■ **EXTRAIT DU TEXTE**:
Ai-je bien compris où vous voulez en venir, M. Harper?

5 Avr

Ai-je bien compris où vous voulez en venir, M. Harper?

Si je comprends bien, M. Harper :

Votre gouvernement refuse aux scientifiques le droit de parler aux journalistes des résultats de leurs recherches et des conclusions qu’ils en tirent. En propre, vous ne leur défendez pas de parler, mais ne leur donnez le droit de le faire qu’après avoir obtenu l’autorisation de votre service des relations publiques. Le seul problème c’est que dans les médias, les choses doivent aller vite alors que dans la bureaucratie, les autorisations progressent souvent bien lentement. Appelons ça un obstacle majeur. Ajoutons aussi que les scientifiques affirment que « les demandes d’entrevues sont régulièrement refusées ».

En février dernier, une coalition de scientifiques vous a d’ailleurs écrit pour demander que cesse le musellement de leur communauté. « Les Canadiens ont le droit de mieux connaître la science qu’ils financent et d’accéder librement aux explications des scientifiques publics. L’éclairage de ces experts de calibre international est essentiel à la compréhension des enjeux modernes, au débat démocratique et à des prises de décision éclairées touchant tant la santé publique que la protection de l’environnement ou le développement économique. »

À la fin de 2011, le gouvernement Harper (n’est-ce pas ainsi que vous avez contraint vos fonctionnaire de nommer le gouvernement canadien, sous peine de congédiement ?)  a choisi, au nom de Canada, de se retirer de l’Accord de Kyoto, parce qu’il trouvait « stupides » les cibles à atteindre. C’est bien ce que vous avez dit, non ? Ce à quoi votre ministre de l’Environnement, Peter Kent, s’est empressé d’ajouter: Kyoto, pour la Canada, c’est chose du passé !

« Je m’étonne, a lancé la chef du Parti Vert, Mme Elisabeth May, que le premier ministre de ce pays pense qu’il peut, sans aucune discussion en Chambre, nous retirer d’un traité international ratifié par la Chambre des communes, et toujours sans aucune discussion en Chambre, violer une loi nationale. » Moi aussi, je m’en étonne.

En mars dernier, 625 scientifiques ont co-signé une lettre qui vous a été adressée (la liste seule des signataires fait 27 pages!) en opposition au fait que vous vouliez enlever de la Loi sur les pêches toute référence à la protection de l’habitat des poissons. Et c’est l’article 35, peut-on lire dans un texte publié dans Le Devoir, « qui interdit toute  « altération, tout dérangement ou toute destruction de l’habitat du poisson», qui impose au fédéral d’exiger une évaluation environnementale de tous les grands projets industriels, dont les oléoducs, parce qu’ils traversent des cours d’eau et modifient l’habitat du poisson. Pour les conservateurs de Stephen Harper, ces exigences ralentissent la mise en marche des grands projets.»

■ **CONSIGNES**:
• A. Transcrivez le texte adressé à M. Harper, tout ce qui va de « À la fin de » jusqu'à « chose du passé ! ».
• B. Reprenez le texte adressé à M. Harper là où il s'arrête et poursuivez-le.

■ **DONNÉES FOURNIES**:
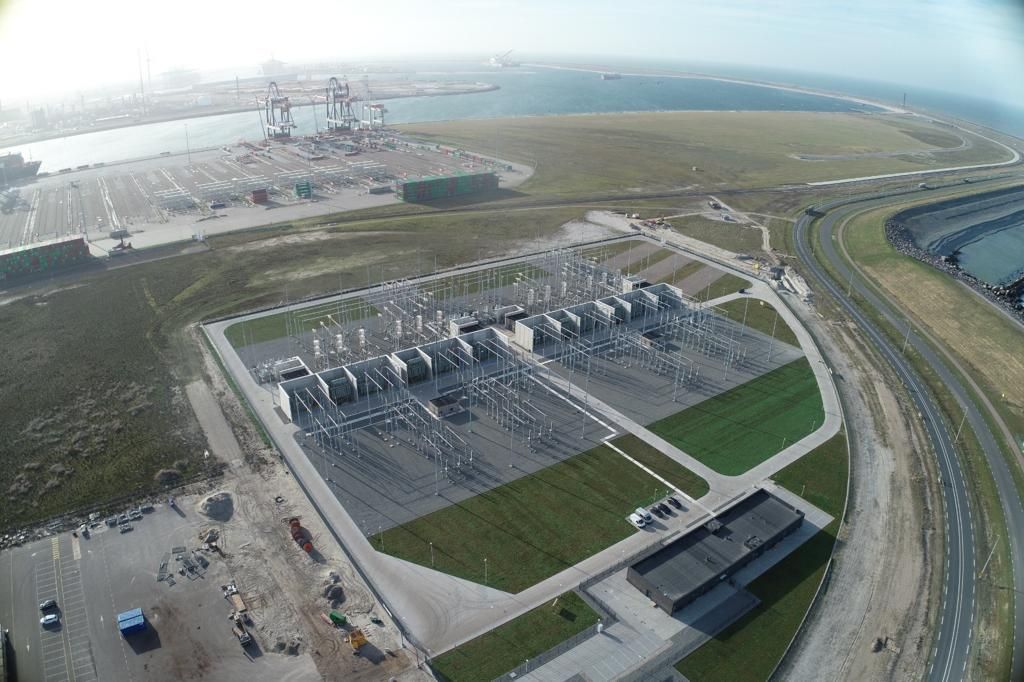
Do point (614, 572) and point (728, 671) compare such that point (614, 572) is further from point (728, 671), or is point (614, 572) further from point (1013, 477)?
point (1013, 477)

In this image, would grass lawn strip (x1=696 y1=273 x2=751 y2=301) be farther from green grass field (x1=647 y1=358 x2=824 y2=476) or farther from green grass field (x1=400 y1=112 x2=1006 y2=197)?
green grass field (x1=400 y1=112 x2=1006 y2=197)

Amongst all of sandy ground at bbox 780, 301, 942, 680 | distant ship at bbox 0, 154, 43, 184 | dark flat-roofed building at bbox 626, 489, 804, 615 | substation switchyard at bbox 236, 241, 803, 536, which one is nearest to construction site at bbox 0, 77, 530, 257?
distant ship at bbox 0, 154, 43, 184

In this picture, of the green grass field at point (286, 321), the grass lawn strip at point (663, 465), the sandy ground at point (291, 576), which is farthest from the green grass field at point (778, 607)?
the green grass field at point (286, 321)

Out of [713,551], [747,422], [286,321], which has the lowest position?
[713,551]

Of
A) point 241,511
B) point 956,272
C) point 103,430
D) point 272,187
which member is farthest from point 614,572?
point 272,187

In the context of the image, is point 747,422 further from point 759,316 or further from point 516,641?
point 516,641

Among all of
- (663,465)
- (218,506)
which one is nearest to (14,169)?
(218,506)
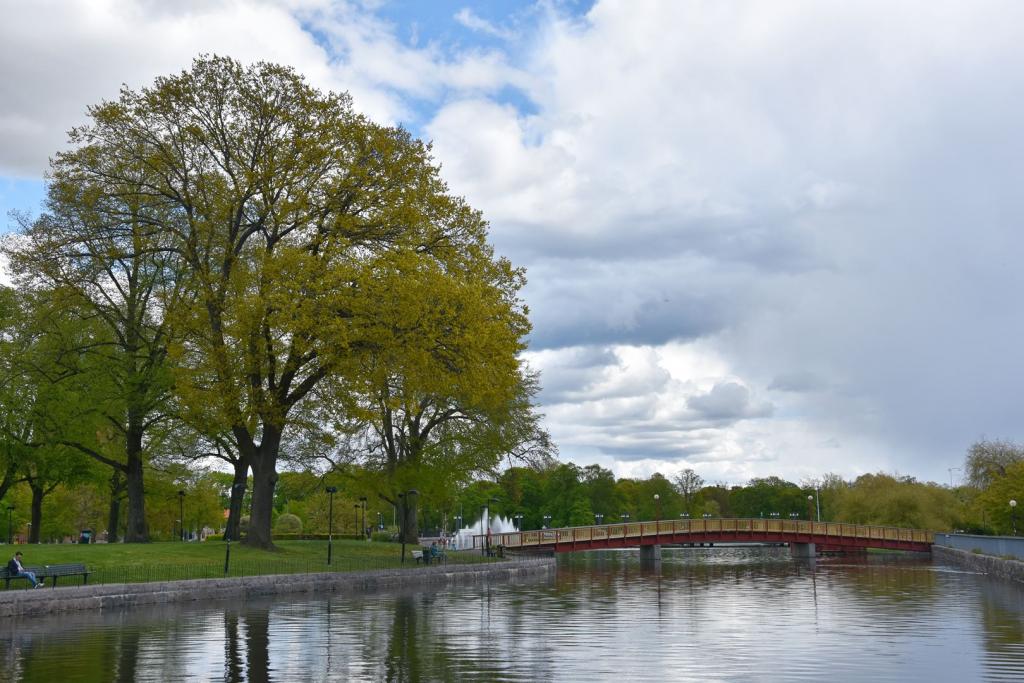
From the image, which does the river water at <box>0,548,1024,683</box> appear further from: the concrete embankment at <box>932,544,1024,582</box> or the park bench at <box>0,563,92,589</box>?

■ **RÉPONSES PAR CONSIGNE**:
• A.
À la fin de 2011, le gouvernement Harper (n’est-ce pas ainsi que vous avez contraint vos fonctionnaire de nommer le gouvernement canadien, sous peine de congédiement ?)  a choisi, au nom de Canada, de se retirer de l’Accord de Kyoto, parce qu’il trouvait « stupides » les cibles à atteindre. C’est bien ce que vous avez dit, non ? Ce à quoi votre ministre de l’Environnement, Peter Kent, s’est empressé d’ajouter: Kyoto, pour la Canada, c’est chose du passé !

• B.
On peut aussi penser à vos positions contestées sur l’exploitation des sables bitumineux (qui parle de désinformation M. Harper ? Le problème ici n’est pas tant relié aux émissions qu’à l’extraction !), mais aussi sur le mariage gai , le droit à l’avortement, la réduction de l’impôt aux entreprises, l’abolition du registre des armes à feu et la suppression des informations qu’il contient (que le Québec souhaite récupérer),  la nomination de juges unilingues anglais à la Cour suprême d’un pays officiellement bilingue et, plus récemment, l’acquisition des avions F-35 (dossier qui vous a valu des réprimandes sévères de la part du vérificateur général).

Ajoutons encore qu’avec votre projet de loi C-30, vous voulez accorder aux policiers un accès aux données personnelles des internautes, sans qu’aucun mandat ne leur soit nécessaire.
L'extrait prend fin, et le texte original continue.